### Mise en pratique
- A) D'après la tribune sur l'identité nationale, jusqu'en quelle année le monopole des chaînes publiques de télévision a-t-il existé dans le cadre de l'ORTF ?
- B) Recopiez le passage de la tribune sur l'identité nationale qui va de « Ma première remarque » à « cadre de l’ORTF. », en remplaçant « service national » par « service militaire ».
- C) Reprenez la tribune sur l'identité nationale à partir de sa dernière phrase et prolongez-la.

### Extrait choisi
= = = =

«Ma vision de l’identité nationale»

Brice Hortefeux contribue au débat organisé par «Libération» toute la semaine dernière.

FRANCE - débat sur l'identité nationale

Brice Hortefeux / Reuters

L ibération a consacré son premier dossier d’été à la question «Comment peut-on être français ?» J’ai lu avec intérêt les articles, tribunes et interviews parus la semaine dernière à ce sujet dans vos colonnes. Certains m’ont convaincu, d’autres moins. Permettez-moi d’exposer à mon tour ma vision de l’identité nationale.
Définir l’appartenance d’un individu à autre chose que lui-même est un exercice délicat. C’est délicat parce c’est l’inscrire dans un cadre, lui imposer une condition. C’est presque lui ôter une partie de sa liberté.
Pourtant, quels que soient notre parcours, nos habitudes et nos aspirations, nous appartenons à une communauté de destin. La définir, c’est lui donner un sens. Savoir qui l’on est, c’est aussi comprendre où l’on va.
Ma première remarque relève du constat : jusqu’à aujourd’hui, il était assez simple de se sentir Français. Qu’on le veuille ou non, plusieurs vecteurs contribuaient au sentiment d’identité nationale. Par exemple, le service national donnait à de nombreux concitoyens une occasion de vivre physiquement le patriotisme, ce qui passait, d’ailleurs, par le brassage d’origines différentes. L’appareil d’Etat a, lui aussi, longtemps structuré notre identité nationale. Les systèmes de communication relevaient souvent de l’Etat avec, par exemple, jusqu’en 1975, le monopole des chaînes publiques de télévision dans le cadre de l’ORTF.

= = = =

### Données
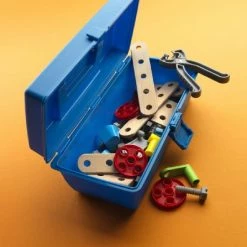 BRIO Builder Starter Set - 34586 -bouwsets Winkel 550x733 5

= = = =

### Corrigé
- A) Jusqu'en 1975.

- B)
Ma première remarque relève du constat : jusqu’à aujourd’hui, il était assez simple de se sentir Français. Qu’on le veuille ou non, plusieurs vecteurs contribuaient au sentiment d’identité nationale. Par exemple, le service militaire donnait à de nombreux concitoyens une occasion de vivre physiquement le patriotisme, ce qui passait, d’ailleurs, par le brassage d’origines différentes. L’appareil d’Etat a, lui aussi, longtemps structuré notre identité nationale. Les systèmes de communication relevaient souvent de l’Etat avec, par exemple, jusqu’en 1975, le monopole des chaînes publiques de télévision dans le cadre de l’ORTF.

- C)
Les temps ont changé : le service national a été suspendu et la communication, en grande majorité, privatisée au profit d’une multitude de chaînes thématiques. Qu’on le veuille ou non, une bonne partie de ce qui forgeait la Nation française s’est disloquée.
Beaucoup de facteurs extérieurs ont aussi fait évoluer les habitudes et les mentalités.
Avec l’entrée en vigueur du traité de Rome, le principe de libre circulation des personnes a fait exploser les frontières. Parallèlement, les échanges se sont mondialisés et Internet a éliminé de nombreuses barrières. Les offres d’identités se sont élargies ; les sentiments d’appartenance se définissent désormais selon les orientations, les centres d’intérêt et autres passions.
Les communautarismes se développent, avec leurs revendications au point, par exemple, que la mémoire des morts «pour» la France passe aujourd’hui après la promotion de ceux qu’on présente comme morts «à cause» d’elle. Puisque désormais l’on peut être Français, entre autres ou par exemple, au nom de quoi l’identité nationale serait la seule dont on ne pourrait plus parler ? Cette identité-là a même le double mérite de constituer un rempart contre le communautarisme et d’incarner des valeurs qui nous dépassent.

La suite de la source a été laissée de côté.